O Globo, O Pais, p.15
Autor: SILVA, Marina
21 de Nov de 2004
Marina Silva, uma verde isolada no governo
Acostumada a perder disputas na Esplanada, ministra do Meio Ambiente tem apoio de ambientalistas para sair
Ela bem que tenta, briga, chora, inferniza o presidente Luiz Inácio Lula da Silva e os colegas da Esplanada mas nas questões mais polêmicas nas quais o desenvolvimento econômico está em jogo, a ministra do Meio Ambiente, Marina Silva, chamada de fundamentalista por alguns companheiros, está acostumada a dar o braço a torcer. Na maioria das vezes em favor do ministro da Agricultura, Roberto Rodrigues, ou de Dilma Roussef, das Minas e Energia. Ambientalistas próximos à ministra dizem que há motivos mais do que suficientes para ela jogar a toalha.

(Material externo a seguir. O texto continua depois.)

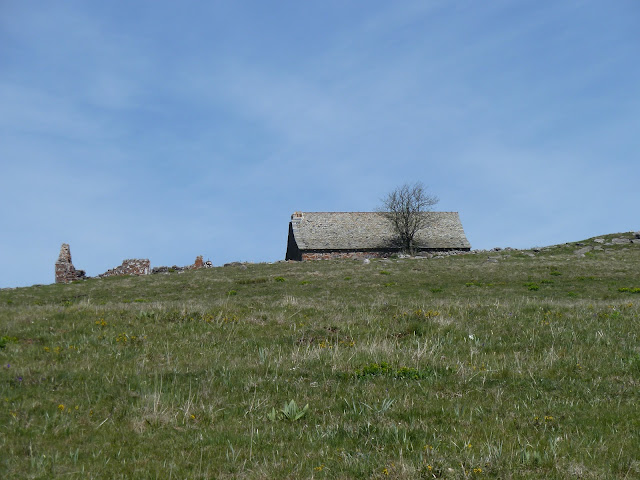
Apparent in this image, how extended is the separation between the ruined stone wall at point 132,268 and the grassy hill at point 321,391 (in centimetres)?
4340

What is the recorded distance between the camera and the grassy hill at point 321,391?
5914 mm

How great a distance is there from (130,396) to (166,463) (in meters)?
2.39

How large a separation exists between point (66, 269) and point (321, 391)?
54.4 meters

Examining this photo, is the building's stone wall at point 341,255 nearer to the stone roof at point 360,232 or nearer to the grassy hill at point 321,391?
the stone roof at point 360,232

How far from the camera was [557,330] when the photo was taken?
472 inches

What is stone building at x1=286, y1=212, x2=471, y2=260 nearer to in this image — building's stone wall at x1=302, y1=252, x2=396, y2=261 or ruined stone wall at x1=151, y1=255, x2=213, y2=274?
building's stone wall at x1=302, y1=252, x2=396, y2=261

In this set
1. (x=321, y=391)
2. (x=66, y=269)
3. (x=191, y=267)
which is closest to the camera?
(x=321, y=391)

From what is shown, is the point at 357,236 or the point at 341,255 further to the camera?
the point at 357,236

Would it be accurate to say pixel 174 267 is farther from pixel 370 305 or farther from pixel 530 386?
pixel 530 386

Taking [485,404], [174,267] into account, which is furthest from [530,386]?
[174,267]

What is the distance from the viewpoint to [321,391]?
823cm

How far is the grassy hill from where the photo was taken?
5914 mm

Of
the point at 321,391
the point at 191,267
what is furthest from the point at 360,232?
the point at 321,391

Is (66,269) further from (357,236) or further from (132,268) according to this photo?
(357,236)
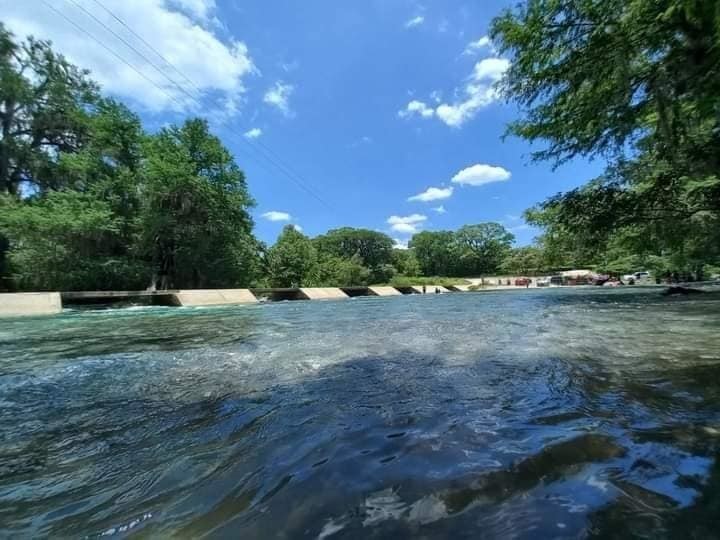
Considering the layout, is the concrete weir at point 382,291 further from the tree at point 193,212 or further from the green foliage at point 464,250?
the green foliage at point 464,250

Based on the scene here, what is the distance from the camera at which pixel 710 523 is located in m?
1.25

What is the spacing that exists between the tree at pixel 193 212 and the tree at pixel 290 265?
5.64m

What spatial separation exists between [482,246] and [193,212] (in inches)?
2341

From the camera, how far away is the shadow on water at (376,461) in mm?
1358

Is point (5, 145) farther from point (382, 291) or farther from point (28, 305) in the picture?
point (382, 291)

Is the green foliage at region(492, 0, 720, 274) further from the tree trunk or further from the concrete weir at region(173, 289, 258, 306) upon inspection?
the tree trunk

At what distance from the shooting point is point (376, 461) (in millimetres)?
1839

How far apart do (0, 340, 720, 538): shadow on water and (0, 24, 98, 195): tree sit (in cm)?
2793

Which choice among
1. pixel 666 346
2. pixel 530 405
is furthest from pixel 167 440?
pixel 666 346

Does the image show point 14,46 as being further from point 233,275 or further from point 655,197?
point 655,197

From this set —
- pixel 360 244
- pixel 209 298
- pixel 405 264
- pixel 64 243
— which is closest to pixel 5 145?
pixel 64 243

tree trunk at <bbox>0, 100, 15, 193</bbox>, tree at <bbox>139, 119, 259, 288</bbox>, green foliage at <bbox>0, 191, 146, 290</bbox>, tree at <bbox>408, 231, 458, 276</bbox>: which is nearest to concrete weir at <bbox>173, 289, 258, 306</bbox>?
tree at <bbox>139, 119, 259, 288</bbox>

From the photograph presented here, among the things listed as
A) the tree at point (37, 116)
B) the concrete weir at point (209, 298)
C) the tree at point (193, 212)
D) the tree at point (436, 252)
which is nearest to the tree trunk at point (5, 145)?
the tree at point (37, 116)

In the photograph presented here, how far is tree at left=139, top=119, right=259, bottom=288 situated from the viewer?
2094 centimetres
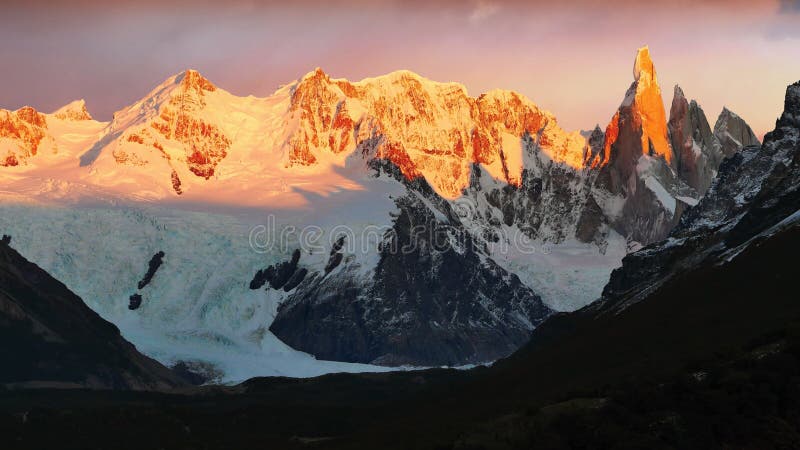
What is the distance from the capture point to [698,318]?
17850cm

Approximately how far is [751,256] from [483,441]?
77979mm

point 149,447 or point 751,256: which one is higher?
point 751,256

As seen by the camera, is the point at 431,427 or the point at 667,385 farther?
the point at 431,427

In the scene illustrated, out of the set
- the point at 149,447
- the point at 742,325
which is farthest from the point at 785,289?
the point at 149,447

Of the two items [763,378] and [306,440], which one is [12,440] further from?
[763,378]

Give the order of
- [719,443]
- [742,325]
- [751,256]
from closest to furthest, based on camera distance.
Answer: [719,443], [742,325], [751,256]

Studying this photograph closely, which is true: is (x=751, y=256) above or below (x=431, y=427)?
above

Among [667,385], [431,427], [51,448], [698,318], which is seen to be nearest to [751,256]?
[698,318]

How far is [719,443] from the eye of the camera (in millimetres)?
109938

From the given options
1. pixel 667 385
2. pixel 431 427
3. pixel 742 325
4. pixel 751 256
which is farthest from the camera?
pixel 751 256

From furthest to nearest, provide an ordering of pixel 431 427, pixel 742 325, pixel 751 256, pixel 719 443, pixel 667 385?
pixel 751 256
pixel 431 427
pixel 742 325
pixel 667 385
pixel 719 443

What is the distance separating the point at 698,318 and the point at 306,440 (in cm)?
5238

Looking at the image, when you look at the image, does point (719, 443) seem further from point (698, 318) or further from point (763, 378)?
point (698, 318)

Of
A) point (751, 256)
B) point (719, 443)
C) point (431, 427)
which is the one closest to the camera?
point (719, 443)
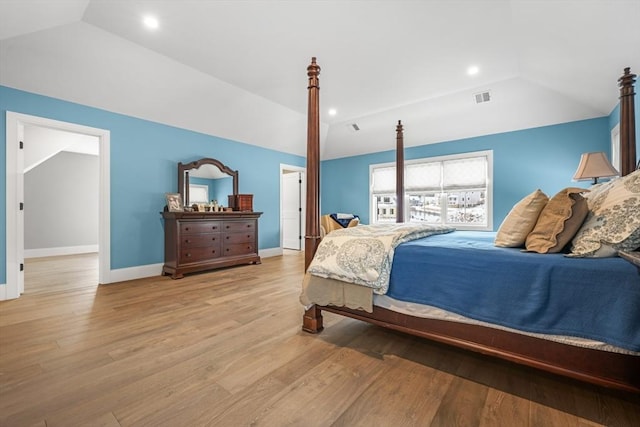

O governador do Acre, Jorge Viana (PT), age como bombeiro para mantê-la no governo. Mas, contra a impressão geral dos ambientalistas, Marina acha que está conseguindo implementar uma política estruturante para o setor, o que justificaria sua permanência no cargo.
Ministra virou uma espécie de selo verde
O que se diz entre os ambientalistas é que Lula fatura com o prestígio da ministra, uma espécie de selo verde e que, sem a ex-seringueira e companheira de Chico Mendes na Esplanada, seu governo já estaria no paredão das ONGs defensoras do meio ambiente.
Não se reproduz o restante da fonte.